Whatever qualities informed and defined the characters of my ancestors, they’re ineffable, mysteries with a million different sources, nothing that one imagines is carried along in DNA.

I can’t help but be interested, though, especially in that ineffable stuff. That’s the stuff people remember, not the color of your eyes or the thickness of your earlobes. We remember if they smoked a pipe, if they had a dry wit, if they cracked their knuckles and loved animals and made biscuits that no one could resist.

This has been on my mind since I became an ancestor, five years ago. As soon as I held my grandson in my arms, I understood that he would most likely be the last human being who remembered me. My children are my children; my grandson, though, is my descendant.

And he’s going to remember my cookies.

I make these cookies. It’s no big deal. Everybody has something. I started baking them a few years ago on a whim, and they turned out OK. People seem to like them, and every Christmas I make a hundred or so.

My daughter likes these cookies a lot, and a few weeks ago she suggested that I mail her some. She suggests this all the time, but she tossed in a bonus – it turns out that my grandson, who is diabetic, had reached an age when he was certainly able to eat one of his grandpa’s cookies as long as I could at least estimate the number of carbohydrates.

I was alive and overweight in the first part of this century. Of course I know how to estimate carbohydrates.

So he had one, and informed his mother that his grandpa was to make the cookies to be left out on Christmas Eve for Santa. For a grandparent, of course, there is no greater calling.

A few weeks ago, then, during a visit to Texas, this little guy and I made cookies. I was tempted to envision a modern Norman Rockwell tableau, the grandfather carefully creaming butter and sugar, the little boy standing on a footstool, peering into the mixing bowl.

Honestly, though, it didn’t feel like a big moment, just another little one. He mostly watched me measure out ingredients, and he didn’t care for the noise of the stand mixer.

It was a nice moment, don’t get me wrong.

But we had a lot of time to spend together, and we did all sorts of things. Baking cookies wasn’t the highlight. I actually forgot about them.

And then my daughter sent me the photo, and now I know you’re trying to slam your foot on an imaginary brake and it won’t work. Just let it happen. This was always going to end up being sentimental.

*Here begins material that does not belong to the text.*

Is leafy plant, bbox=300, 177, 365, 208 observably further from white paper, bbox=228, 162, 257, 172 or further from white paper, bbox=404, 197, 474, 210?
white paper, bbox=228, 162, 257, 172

It was just a picture of a note, a lined sheet of paper with childish handwriting, obviously assisted by an adult but recognizable as his. “Dear Santa,” it said. “Please enjoy these cookies. I made them with my Grandpa, special for you.”

He doesn’t share my dumb last name. There’s surely some family resemblance, but I mostly see his father’s features. This is the genealogy of the human heart, tracing moments and not branches.

This is what’s important; I understand that now.

As I understand that my 2019 New Year’s resolution includes creaming butter and sugar, and trips to the post office, and why.